2012 “FARRM” Bill Woes
U.S. Congress has been discussing and debating the reauthorization of the national FARM Bill, the law that regulates all things farm related and much more – like public assistance food programs. This year the FARM bill update is oh-so-cleverly called the “FARRM” Bill: the Federal Agriculture Reform and Risk Management Act. Unfortunately, the content is about as scintillating as the title; the provisions of the bill have been increasingly getting worse. The Recirculating Farms Coalition issued a statement (see the full statement here), calling on Congress to get their Act together – literally – and craft a meaningful and useful FARRM bill. Maybe they just need a few more R’s?
The most recent agricultural census figures show that U.S. farmers are aging, with the 65 or older segment rapidly expanding. To ensure long-term food security and economic growth, it is critical to encourage more people, and also young people, to farm. That means enacting policies that make it less risky to run small farms, and more rewarding to grow fresh, local, affordable food that U.S. consumers need.

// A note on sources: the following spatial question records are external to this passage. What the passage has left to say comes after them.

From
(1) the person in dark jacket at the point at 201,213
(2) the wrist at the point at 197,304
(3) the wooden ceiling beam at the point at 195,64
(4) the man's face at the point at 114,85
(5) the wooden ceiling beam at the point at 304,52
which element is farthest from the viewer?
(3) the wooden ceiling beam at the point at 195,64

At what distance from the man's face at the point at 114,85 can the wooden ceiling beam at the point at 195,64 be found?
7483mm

Some provisions of FARRM — such as the development of a whole-farm crop insurance product for diversified farms, renewed funding for the Farmers Market and Local Food Promotion Program, and an innovative proposal to make microloans available to beginning farmers — are wins for small farmers. However, the bill also slashes other programs designed to benefit small farms and beginning farmers and to help them with the cost of organic certification.

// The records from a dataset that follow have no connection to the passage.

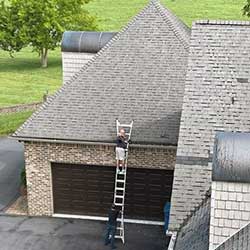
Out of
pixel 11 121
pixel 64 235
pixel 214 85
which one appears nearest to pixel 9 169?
pixel 64 235

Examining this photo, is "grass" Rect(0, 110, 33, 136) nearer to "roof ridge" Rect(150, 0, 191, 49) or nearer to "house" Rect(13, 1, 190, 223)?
"house" Rect(13, 1, 190, 223)

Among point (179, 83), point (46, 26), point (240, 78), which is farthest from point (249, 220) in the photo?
point (46, 26)

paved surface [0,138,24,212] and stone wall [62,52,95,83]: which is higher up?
stone wall [62,52,95,83]

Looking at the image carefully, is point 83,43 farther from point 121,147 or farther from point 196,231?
point 196,231

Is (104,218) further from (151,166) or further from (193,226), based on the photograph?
(193,226)

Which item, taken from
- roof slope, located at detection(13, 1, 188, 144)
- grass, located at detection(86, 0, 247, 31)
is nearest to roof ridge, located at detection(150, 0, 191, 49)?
roof slope, located at detection(13, 1, 188, 144)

In addition, FARRM makes deep cuts to food stamp funding in a time of need and guts conservation programs that protect our land, air, and water. It also expands handouts to large, corporate farming operations, increasing their advantages over smaller farms that operate in more environmentally friendly ways. These are all poor policies.
The result is a bill that misses important opportunities to improve our food system. Among these is the failure to recognize the expanding popularity of recirculating agriculture, an eco-efficient farming method that includes hydroponics (growing plants), recirculating aquaculture (raising fish) and aquaponics (growing plants and fish in one combined system). These farms are closed-loop, soil-free, and recycle water. Recirculating farms are ideal operations for new and young farmers, because they can be inexpensive to build and run in virtually any setting, including indoors, on paved urban lots, and even otherwise unused space, like rooftops. They are an innovative, fun way for new farmers to join in the burgeoning local food movement and provide fresh, healthy foods for themselves and their communities. (see a video of our ED talking about recirculating farms at TEDx Manhattan in January)
Let’s hope Congress puts aside their bipartisan nonsense and takes the time to really consider what is important to the U.S. right now and how crafting a solid update to the Farm bill could promote growth of sustainable agriculture and support a healthy economy and healthy country.